# Need Help Red Eye Tree Frog Set up??



## Amber_lv5 (Jan 22, 2009)

Ok here is the problem...

My little sister has had 2 red eye tree frogs for the past couple years they seem to be doing great however they are having a very hard time with the cage always dirty and just gross. they have changed a few things putting soil in the bottom with moss over the top and also the dreaded fake water fall which is useless and just houses the crickets lol.

I suggested to them that they make the set up where it's a little eco system cleans itself with plants etc.

What i need help with is pics or ideas to make this work. Also the best type of plants for them.

They are currently in an exoterra glass cage the one where the front 2 doors open really nice and pretty big.

please help give me ideas on how to make the vivarium really nice and a good place for them. 

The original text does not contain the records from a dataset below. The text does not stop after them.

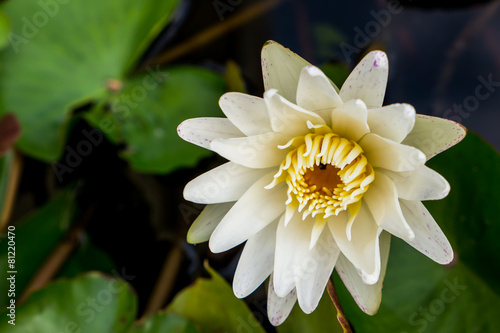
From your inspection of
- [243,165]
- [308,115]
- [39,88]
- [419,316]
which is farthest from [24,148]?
[419,316]

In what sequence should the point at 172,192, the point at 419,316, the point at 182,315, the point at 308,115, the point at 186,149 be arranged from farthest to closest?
the point at 172,192 < the point at 186,149 < the point at 182,315 < the point at 419,316 < the point at 308,115

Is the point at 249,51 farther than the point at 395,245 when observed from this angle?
Yes

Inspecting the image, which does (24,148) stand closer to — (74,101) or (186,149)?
(74,101)

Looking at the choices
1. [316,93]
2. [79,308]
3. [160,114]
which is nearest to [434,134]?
[316,93]

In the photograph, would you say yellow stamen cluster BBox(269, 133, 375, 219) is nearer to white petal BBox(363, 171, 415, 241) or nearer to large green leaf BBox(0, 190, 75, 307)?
white petal BBox(363, 171, 415, 241)

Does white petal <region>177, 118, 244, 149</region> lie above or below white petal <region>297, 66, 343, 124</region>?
below

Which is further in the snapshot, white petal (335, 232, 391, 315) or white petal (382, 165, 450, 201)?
white petal (335, 232, 391, 315)

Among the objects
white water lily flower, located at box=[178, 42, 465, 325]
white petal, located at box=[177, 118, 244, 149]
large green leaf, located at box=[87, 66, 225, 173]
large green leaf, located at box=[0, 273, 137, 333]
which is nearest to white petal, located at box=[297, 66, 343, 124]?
white water lily flower, located at box=[178, 42, 465, 325]

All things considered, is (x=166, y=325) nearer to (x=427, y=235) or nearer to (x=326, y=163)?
(x=326, y=163)
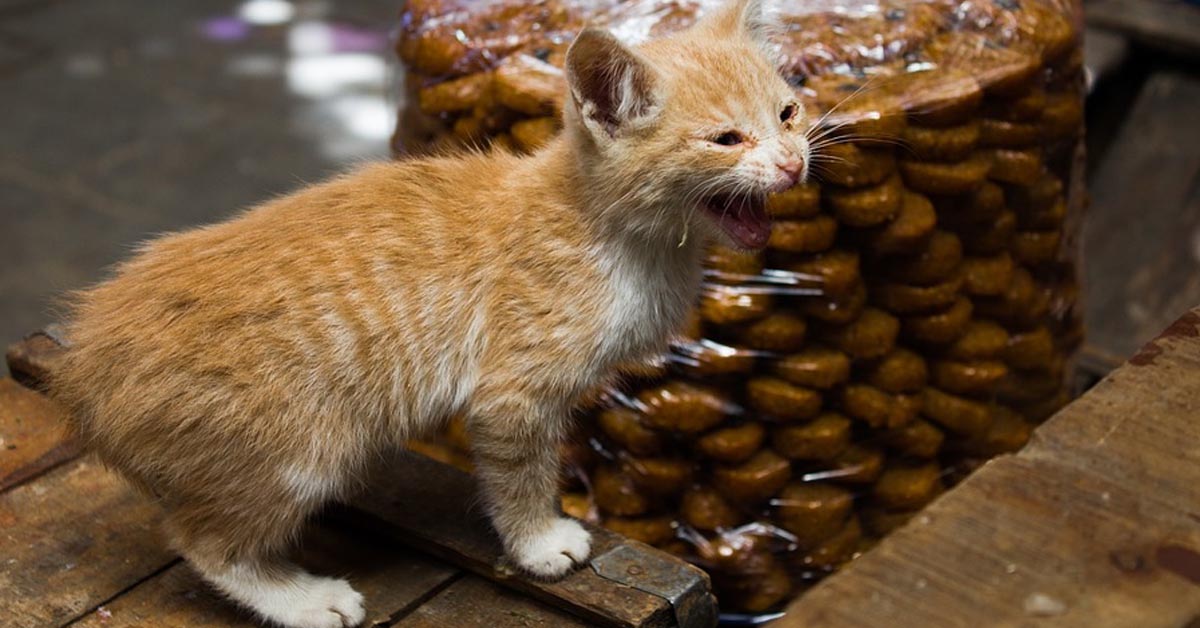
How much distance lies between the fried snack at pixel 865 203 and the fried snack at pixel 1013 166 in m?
0.23

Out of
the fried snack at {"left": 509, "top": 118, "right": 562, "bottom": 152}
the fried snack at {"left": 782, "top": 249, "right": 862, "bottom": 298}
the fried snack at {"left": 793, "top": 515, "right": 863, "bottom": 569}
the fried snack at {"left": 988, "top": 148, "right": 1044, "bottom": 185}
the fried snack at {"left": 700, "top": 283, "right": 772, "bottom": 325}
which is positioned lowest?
the fried snack at {"left": 793, "top": 515, "right": 863, "bottom": 569}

Would like some type of water feature in it
__________________


----------



## divingne1 (Mar 21, 2008)

This might be a better forum to get help from. http://www.amphibianforum.com/ They have a lot of good information on that forum for many types of tree frogs and such.
http://www.amphibianforum.com/ 
Candy


----------



## Tony (Oct 13, 2008)

You can use the basic ideas from any of the dart frog vivaria on this forum, but adjust your plant choice to suit your RETFs. You want to use sturdy plants with large, broad leaves that can support their weight, more delicate plants will be trampled to death.


----------



## moothefrog (May 16, 2008)

talkto.thefrog.org is a good forum for tree frogs
Dont forget this is a dart frog forum


----------



## cindre2000 (Dec 17, 2007)

Three really hardy plants would be cane begonia, syngonium, and pothos. All of these will grow crazy and take over, as well as be able to take the stress of a larger frog. The biggest issue that I have encounters is the overshadowing, so pruning is a must with these plants.

As for a water fall; the best way will be a false wall, with the pump behind; this could be done with cork bark, or maybe the concrete rock method. I have done this with RETF before and the only issue is that the water is always heavy with tannins.

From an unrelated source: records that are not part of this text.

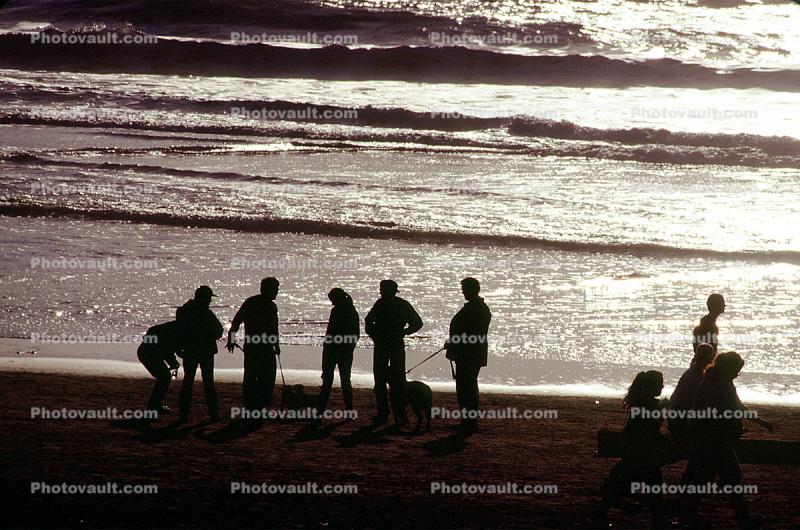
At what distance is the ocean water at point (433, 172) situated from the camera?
15.8 metres

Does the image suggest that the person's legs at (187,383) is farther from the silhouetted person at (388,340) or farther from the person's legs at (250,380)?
the silhouetted person at (388,340)

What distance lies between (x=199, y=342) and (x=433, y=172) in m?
17.7

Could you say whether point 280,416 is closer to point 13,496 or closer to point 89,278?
point 13,496

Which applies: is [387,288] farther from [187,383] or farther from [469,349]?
[187,383]

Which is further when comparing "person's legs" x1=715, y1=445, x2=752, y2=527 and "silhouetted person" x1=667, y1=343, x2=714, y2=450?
"silhouetted person" x1=667, y1=343, x2=714, y2=450

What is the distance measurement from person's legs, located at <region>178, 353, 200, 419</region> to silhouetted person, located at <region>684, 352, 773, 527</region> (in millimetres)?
4598

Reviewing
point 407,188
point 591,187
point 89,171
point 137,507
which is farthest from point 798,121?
point 137,507

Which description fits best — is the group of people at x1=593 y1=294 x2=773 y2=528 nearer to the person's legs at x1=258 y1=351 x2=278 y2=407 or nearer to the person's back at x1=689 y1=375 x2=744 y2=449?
the person's back at x1=689 y1=375 x2=744 y2=449

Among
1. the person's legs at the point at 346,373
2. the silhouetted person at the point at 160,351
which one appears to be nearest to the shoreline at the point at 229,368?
the person's legs at the point at 346,373

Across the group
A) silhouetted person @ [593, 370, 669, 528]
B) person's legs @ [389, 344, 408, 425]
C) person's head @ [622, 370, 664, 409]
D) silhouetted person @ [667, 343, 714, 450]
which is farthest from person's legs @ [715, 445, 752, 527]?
person's legs @ [389, 344, 408, 425]

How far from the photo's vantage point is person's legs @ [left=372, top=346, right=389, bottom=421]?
1146 cm

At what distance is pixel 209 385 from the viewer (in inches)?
438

Probably what I would do, would be to put in several branchy pieces of wood, and then put in one or two of the previously mentioned plants, none of them need much soil, so you could put in a false bottom with a pond/stream/waterfall.


----------



## Amber_lv5 (Jan 22, 2009)

thanks for your responced, i was reffered here from my chameleon forum lol.

Wekk i was thinking of doing the clay pellets and the a layer of soil and then a layer of moss for the ground.

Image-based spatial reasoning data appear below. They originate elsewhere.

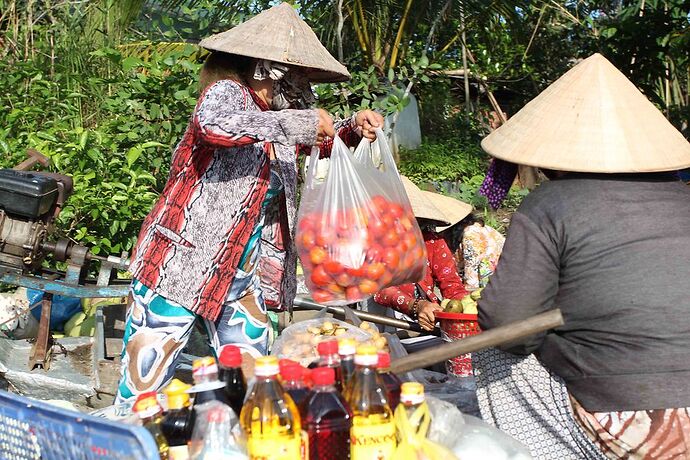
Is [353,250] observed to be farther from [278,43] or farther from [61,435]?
[61,435]

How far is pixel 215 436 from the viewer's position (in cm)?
173

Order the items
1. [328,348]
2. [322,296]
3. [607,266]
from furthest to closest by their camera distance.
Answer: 1. [322,296]
2. [607,266]
3. [328,348]

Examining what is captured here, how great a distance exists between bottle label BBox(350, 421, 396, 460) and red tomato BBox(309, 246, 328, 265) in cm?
115

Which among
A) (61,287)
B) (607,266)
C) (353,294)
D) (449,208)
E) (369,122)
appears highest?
(369,122)

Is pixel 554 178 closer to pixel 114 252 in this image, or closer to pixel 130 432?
pixel 130 432

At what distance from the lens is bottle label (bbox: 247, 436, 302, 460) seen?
5.55 ft

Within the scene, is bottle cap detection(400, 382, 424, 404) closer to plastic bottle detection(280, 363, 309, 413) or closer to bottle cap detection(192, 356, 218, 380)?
plastic bottle detection(280, 363, 309, 413)

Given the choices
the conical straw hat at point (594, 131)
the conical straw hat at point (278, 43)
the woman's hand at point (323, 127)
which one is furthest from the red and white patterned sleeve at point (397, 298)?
the conical straw hat at point (594, 131)

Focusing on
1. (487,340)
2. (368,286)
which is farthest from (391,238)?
(487,340)

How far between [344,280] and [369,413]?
3.61ft

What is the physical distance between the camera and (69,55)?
663 centimetres

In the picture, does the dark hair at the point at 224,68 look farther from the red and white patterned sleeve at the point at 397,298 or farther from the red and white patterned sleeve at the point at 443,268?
the red and white patterned sleeve at the point at 443,268

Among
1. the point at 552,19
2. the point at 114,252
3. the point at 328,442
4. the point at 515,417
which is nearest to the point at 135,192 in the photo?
the point at 114,252

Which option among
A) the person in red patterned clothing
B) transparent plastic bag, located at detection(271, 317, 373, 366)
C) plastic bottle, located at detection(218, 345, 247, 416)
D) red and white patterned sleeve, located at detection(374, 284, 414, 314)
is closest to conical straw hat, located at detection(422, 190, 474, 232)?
the person in red patterned clothing
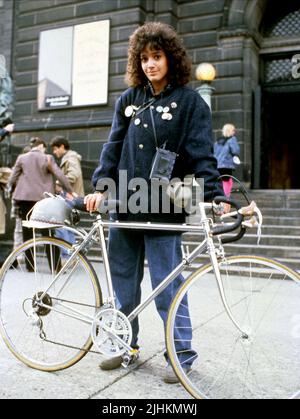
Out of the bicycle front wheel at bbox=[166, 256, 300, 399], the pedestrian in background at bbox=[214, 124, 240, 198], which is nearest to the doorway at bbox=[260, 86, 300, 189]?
the pedestrian in background at bbox=[214, 124, 240, 198]

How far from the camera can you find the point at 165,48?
288cm

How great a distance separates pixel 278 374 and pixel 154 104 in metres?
1.80

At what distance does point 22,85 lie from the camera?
1372cm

Also for the water area was going to do a pebble bottom instead of the clay and sperate the land and water with some larger rocks or wood pieces. Build up an area with rocks and place the pump behind it as a water fall.

I am curious though would the water stay clean or would it need to be changed? see she is having problems with little knats right now we are trying to get rid of that.


----------



## Freeradical53 (Jan 25, 2008)

My experience is that you will need to change the water occasionally, but if you filter it through a canister filter it will need to be changed less frequently. Most of these folks mist their tanks frequently and then drain off the excess which keeps it fresher. I just syphon the gallon or so out of the false bottom and refill it every two or three weeks. I have a turtle filter in my firebelly toad tank. I change it every month or so. That one has about 2 gallons of water.


----------



## killerfrogss (Jan 7, 2009)

like was said earlier set it up like a dartfrog tank. just change the plant selection.


----------



## Otis (Apr 16, 2006)

killerfrogss said:


> like was said earlier set it up like a dartfrog tank. just change the plant selection.


And add a water dish. These guys like to soak themselves at night.


----------



## Okapi (Oct 12, 2007)

Here is my 55 gallon that I just finished setting up. It will eventually house a group of red eyed tree frogs. I still need more plants but the ones I have in there so far are starting to establish. The current plants are all from local sources (Lowes, Home Depot, and Kroger), so they should be easy for you and your sister to get as well. Basically you want plants that will provide large leaves and be able to stand the weight of the frogs. If needed I can get a list of the plants in the viv.
http://www.dendroboard.com/forum/parts-construction/36339-my-second-try-picture-heavy.html


----------